No universo do franchising, o entusiasmo costuma chegar antes da racionalidade. Para muitos brasileiros, abrir uma franquia representa a chance de conquistar independência financeira com o conforto de um modelo de negócio consolidado. Mas essa combinação de sonho e urgência é justamente a porta de entrada para erros que quase ninguém percebe — e que podem comprometer o investimento antes mesmo da inauguração.
Especialistas alertam que a maioria das falhas surge no período pré-contratual, quando o futuro franqueado encara pela primeira vez documentos, promessas e projeções que nem sempre são analisados com o devido cuidado.
O risco de acreditar que a franquia “resolve tudo’’
Segundo dados da Associação Brasileira de Franchising (ABF), mais de 50% dos interessados em franquias têm pouca ou nenhuma experiência em gestão. A consequência? A crença equivocada de que o franqueador assumirá a condução do negócio.
O suporte existe — e é uma das grandes vantagens do franchising. Porém, especialistas reforçam: franquia não é emprego, é investimento. A operação, o compromisso diário, a gestão de pessoas e a saúde financeira seguem sob responsabilidade do franqueado.

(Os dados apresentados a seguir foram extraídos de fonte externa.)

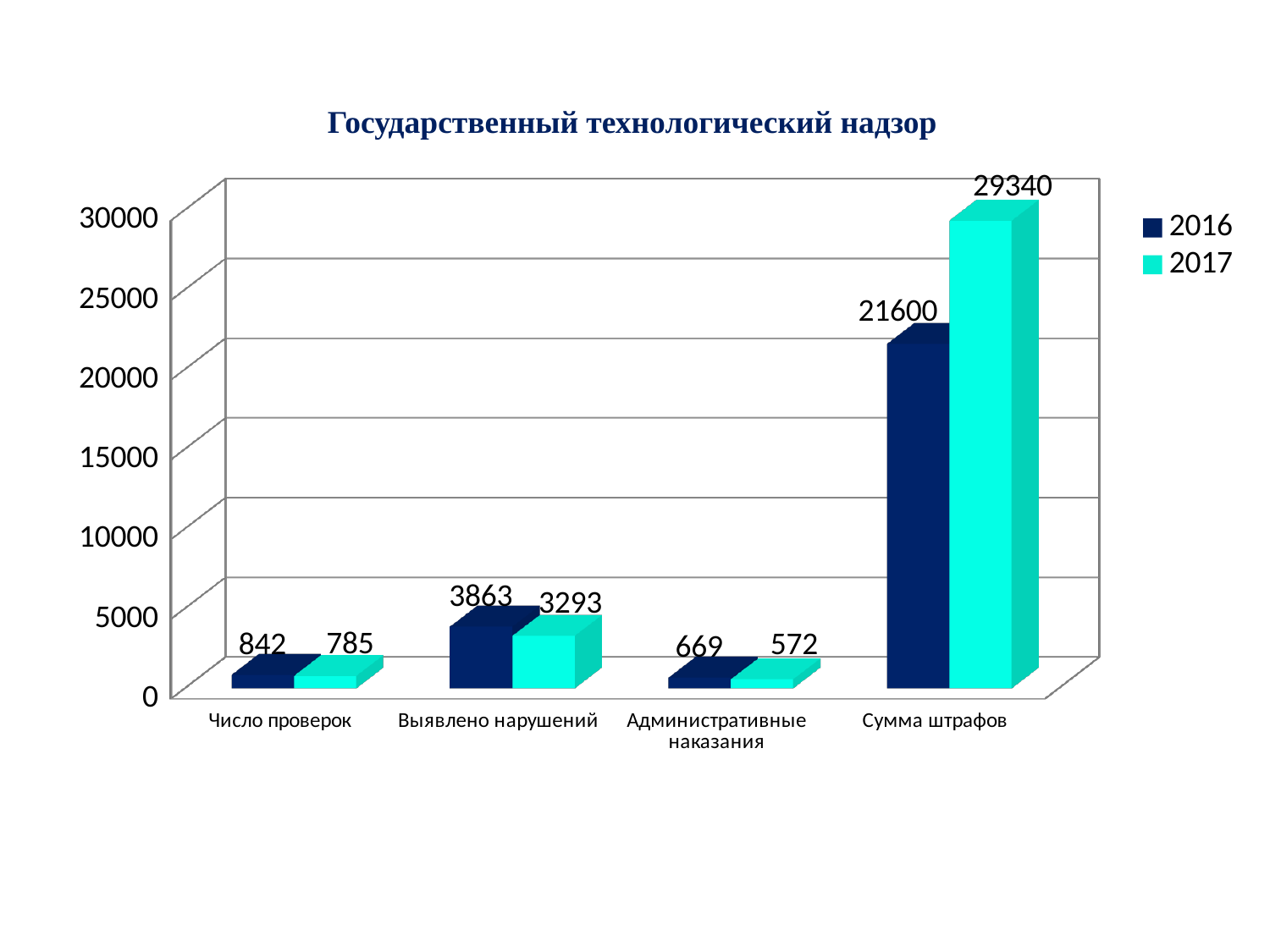
Which category has the highest value for 2017? Сумма штрафов How many series does the legend list? 2 What is the difference between the 2017 and 2016 values for Сумма штрафов? 7740 What is the value for Административные наказания in 2017? 572 Which is larger for Число проверок: the 2016 value or the 2017 value? 2016 What is the value for Сумма штрафов in 2017? 29340 What is the value for Число проверок in 2016? 842 What type of chart is shown on the slide? bar chart Is the 2016 value for Сумма штрафов greater or less than 20000? greater Which category has the lowest value for 2016? Административные наказания How many categories are shown on the x axis? 4 What is the difference between the 2016 and 2017 values for Выявлено нарушений? 570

A ilusão de que “o sistema faz tudo” é um dos erros mais caros. Muitas redes possuem processos sólidos, mas nenhuma é capaz de compensar a ausência de dedicação e acompanhamento do próprio investidor.
COF: o documento mais ignorado e mais importante
Outro erro recorrente acontece diante da Circular de Oferta de Franquia (COF), documento obrigatório que deve ser entregue pelo menos dez dias antes da assinatura do contrato.
A COF traz informações determinantes, como:
histórico da marca;
valores de investimento;
taxas mensais e adicionais;
obrigações do franqueado e do franqueador;
contato de franqueados da rede;
balanços financeiros;
pendências jurídicas;
padrões operacionais.
Apesar de tudo isso, é comum que interessados assinem o contrato sem compreender o que cada cláusula significa. Advogados especializados relatam que muitos investidores só percebem incompatibilidades depois que entram no sistema.
A leitura atenta da COF e do contrato, aliada a conversas com franqueados ativos e ex-franqueados, é considerada a principal medida preventiva para evitar prejuízos futuros.
Assinar no impulso: o atalho para conflitos e frustração
Em um mercado acelerado, é comum encontrar ofertas “imperdíveis”, descontos válidos por poucos dias ou pressões sutis para agilizar o fechamento. Para especialistas, esse é um dos sinais de alerta mais ignorados.
A decisão de investir em uma franquia deve passar por:
análise financeira detalhada;
avaliação do ponto comercial;
compreensão das taxas;
estimativa realista de faturamento;
estudo da concorrência;
alinhamento entre perfil do franqueado e modelo de negócio.
Quando o processo é feito às pressas, o franqueado tende a firmar contratos sem clareza das obrigações — e, mais tarde, enfrenta dificuldades operacionais, litígios ou insatisfação com o suporte.
Contrato: a “bússola” que muitos só leem depois do problema
O contrato de franquia é um compromisso de longo prazo. Ele define direitos, deveres, limites e responsabilidades de ambas as partes.
Mesmo assim, muitos investidores tratam o documento como uma formalidade.
A falta de compreensão das cláusulas — como exclusividade territorial, padrões de operação, validade dos treinamentos ou regras de transferência — está entre as principais origens de conflitos posteriores.
“Quando o franqueado entende o contrato, ele sabe o que esperar e o que precisa entregar. Quem entra no escuro, cedo ou tarde, paga o preço”, afirmam consultores do setor.
Empreender com franquia é mais seguro — mas não sem riscos
O franchising continua sendo um dos caminhos mais sólidos para quem quer empreender com modelo testado, marca estabelecida e processos estruturados. No entanto, a segurança não dispensa preparação.
Antes de assinar, o especialista recomenda:
buscar orientação jurídica;
conversar com quem já faz parte da rede;
analisar números reais, não projeções;
conhecer a operação de perto;
alinhar expectativas com o próprio perfil.
Os erros que quase ninguém percebe são justamente aqueles cometidos quando ainda não existe loja, funcionários ou rotina operacional — mas que determinam, silenciosamente, o sucesso ou o fracasso do negócio.